Zu seinem Geburtstag wird Helmut Schmidt auf eine Weise geehrt, die in der Geschichte der Bundesrepublik einzigartig sein dürfte. Eine Flut von Zuneigung, Bewunderung und nationalem Stolz ergießt sich über diesen scheinbar so nüchternen Menschen, der niemals nach Popularität um ihrer selbst willen oder rein persönlicher Anerkennung gestrebt hat.

Jede Gesellschaft befindet sich zwischen dem Gebot der Sicherheit, die Verständnis für die jeweiligen Umstände verlangt, und dem Bedürfnis nach Zielen, die sie über das Gewohnte hinausheben.
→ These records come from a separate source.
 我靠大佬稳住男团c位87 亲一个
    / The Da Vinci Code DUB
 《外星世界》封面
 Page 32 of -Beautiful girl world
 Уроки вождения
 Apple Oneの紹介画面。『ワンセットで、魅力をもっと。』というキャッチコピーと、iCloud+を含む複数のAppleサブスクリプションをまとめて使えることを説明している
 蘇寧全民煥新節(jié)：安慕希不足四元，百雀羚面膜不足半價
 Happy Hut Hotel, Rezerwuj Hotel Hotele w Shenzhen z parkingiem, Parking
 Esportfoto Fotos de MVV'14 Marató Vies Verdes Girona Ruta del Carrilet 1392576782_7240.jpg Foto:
Die Aufgabe des Staatsmannes besteht darin, seinen Landsleuten bei der Passage von dort, wo sie sind, nach dorthin zu helfen, wo sie niemals waren. Das verlangt sowohl Weitblick wie Mut – Weitblick, weil eine Führungspersönlichkeit, die sich nur auf das Gegebene beschränkt, ihre Gesellschaft zum Stillstand verurteilt; und Mut, weil sie die Konsequenzen neuer Ideen nicht kennen kann. Eine Führungspersönlichkeit, die nur im Abstrakten verharrt, riskiert es, ihre Gesellschaft zu überfordern. Der Staatsmann aber braucht noble Ziele, die durch Augenmaß bestimmt sind.
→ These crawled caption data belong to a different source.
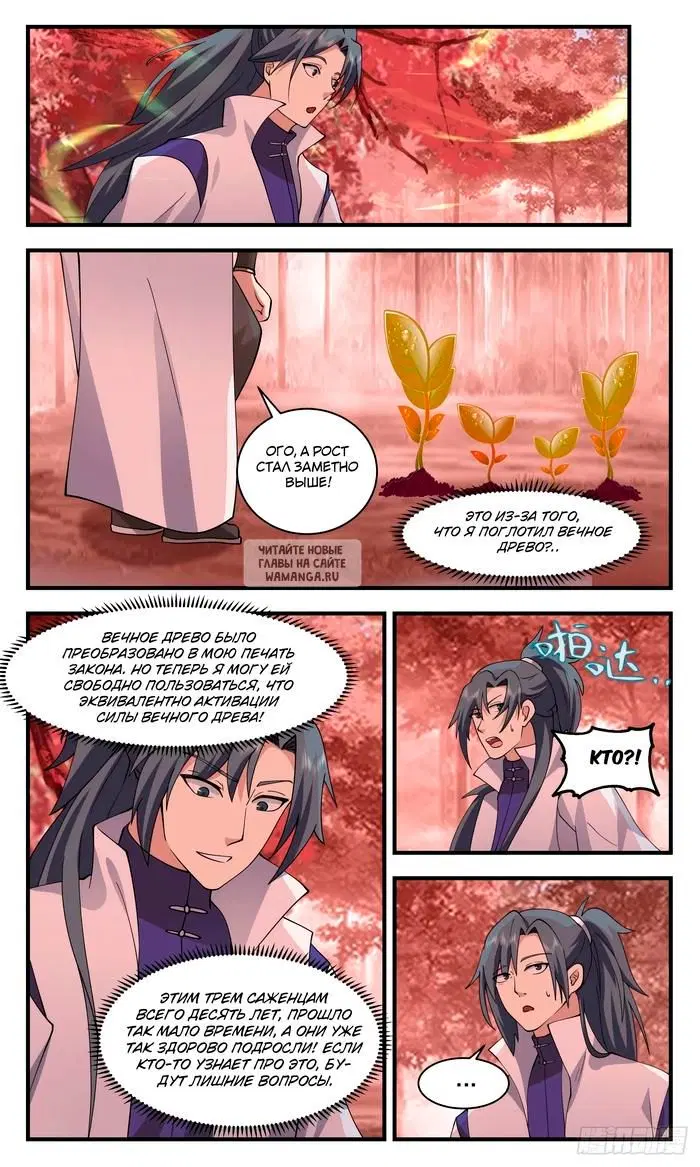 Page 8.000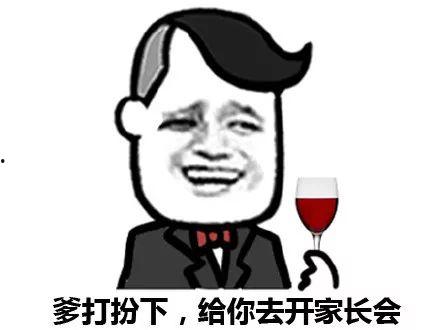 娱乐吃瓜酱搞笑段子大全,娱乐吃瓜酱搞笑段子大盘点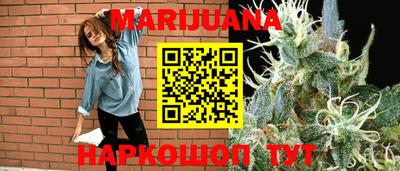 мефедрон Аша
Mit diesen Vorzügen hat Helmut seine Landsleute während beinahe der gesamten Geschichte der Bundesrepublik inspiriert. Als Regierungschef hat er an allen großen Entwicklungen teilgehabt und war oft deren Gestalter. In den Jahrzehnten nach seiner Kanzlerschaft blieb er das Gewissen seiner Nation und ein intellektueller Leuchtturm für die demokratische Sache in der Welt. Er musste seinem Alter körperlich Tribut zahlen, aber seine inspirierende Rolle und seine nimmermüde Auseinandersetzung mit den Herausforderungen unserer Welt blieben davon unberührt. Ob es sich nun um die internationale Sicherheitspolitik, die Weltwirtschaft, die Zukunft Europas, die Rolle Russlands, die atlantische Welt, die demografische Entwicklung, die Globalisierung, das aufstrebende Asien oder die Beziehungen zu Amerika handelt – bei all diesen Themen setzt sich Helmut Schmidt mit seinem permanenten Bemühen um Gerechtigkeit und Freiheit ein. Als praktizierender Politiker wurde er selbstverständlich mit den Programmen seiner Partei identifiziert. Als Regierungschef war er unweigerlich den nationalen Interessen verpflichtet. Aber sein bestimmender Charakterzug ist sein Beharren auf Wahrheit, nicht auf Zweckmäßigkeit. Aus diesem Grund wird er heute als eine globale Führungsfigur gefeiert.

Wie das Sprichwort sagt, gilt der Prophet nichts in seiner Zeit und in seinem eigenen Land. Gott sei Dank ist die Halbwertszeit für Propheten auch generell geschrumpft; zu unserem Glück aber ist die Lebenszeit wenigstens eines Propheten bis ins biblische Alter verlängert worden.

Ich habe Helmut einen nüchternen Mann genannt. Aber das trifft nur bis zu einem gewissen Grade zu. Helmut wird gleichzeitig auch von einer Leidenschaft getrieben, die sich in seiner Pflichtauffassung und seiner moralischen Integrität ausdrückt.